Assignment:
Without the pictures, output the records below exactly as they are.

(Records excerpted from a collection)
########

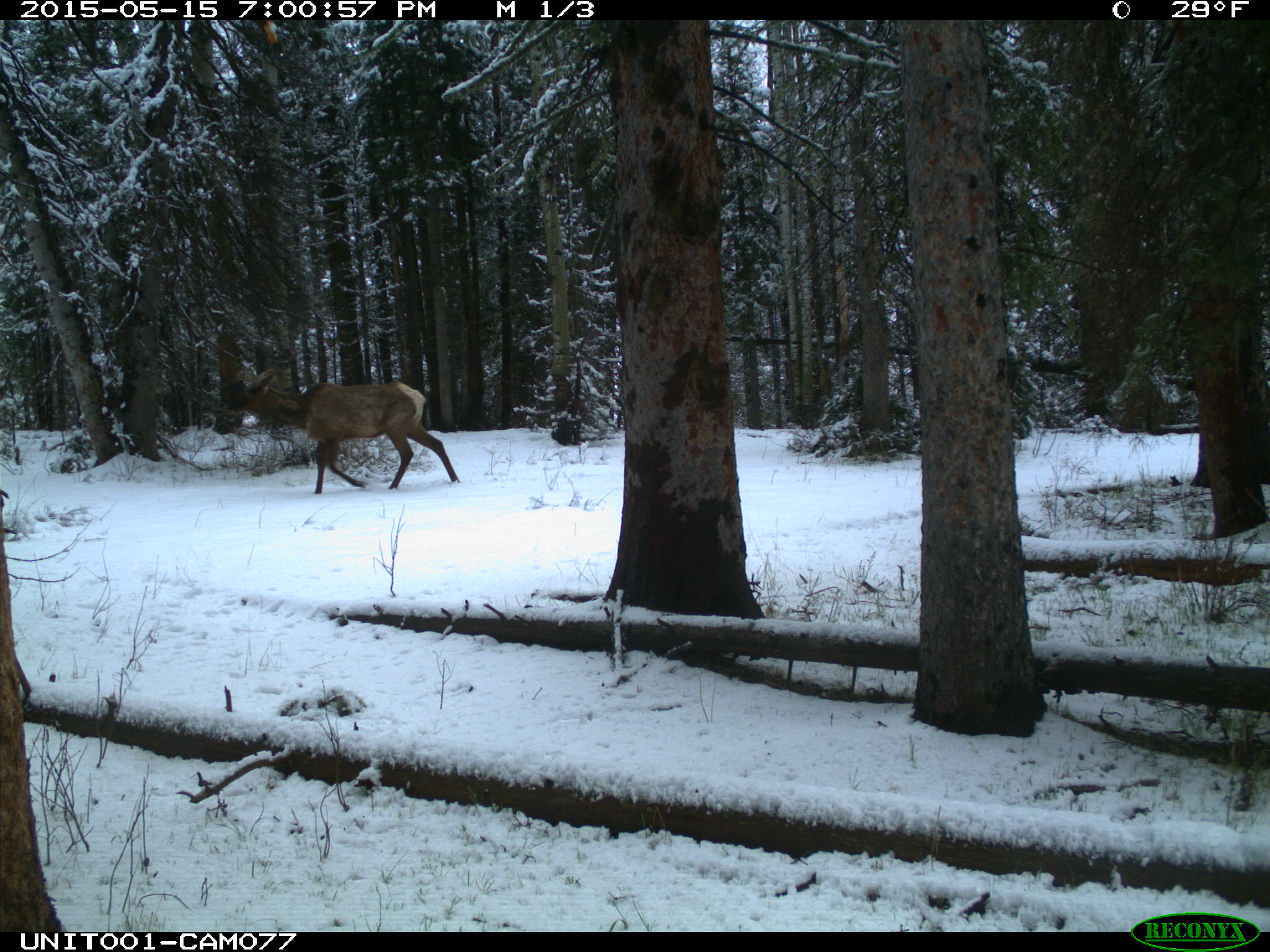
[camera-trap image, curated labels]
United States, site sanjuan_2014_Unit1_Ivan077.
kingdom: Animalia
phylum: Chordata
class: Mammalia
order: Artiodactyla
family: Cervidae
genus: Cervus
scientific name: Cervus elaphus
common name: red deer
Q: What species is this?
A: Cervus elaphus (red deer).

########

Result for this task:
[camera-trap image, curated labels]
United States, site sanjuan_2014_Unit1_Ivan077.
kingdom: Animalia
phylum: Chordata
class: Mammalia
order: Artiodactyla
family: Cervidae
genus: Cervus
scientific name: Cervus elaphus
common name: red deer
Q: What species is this?
A: Cervus elaphus (red deer).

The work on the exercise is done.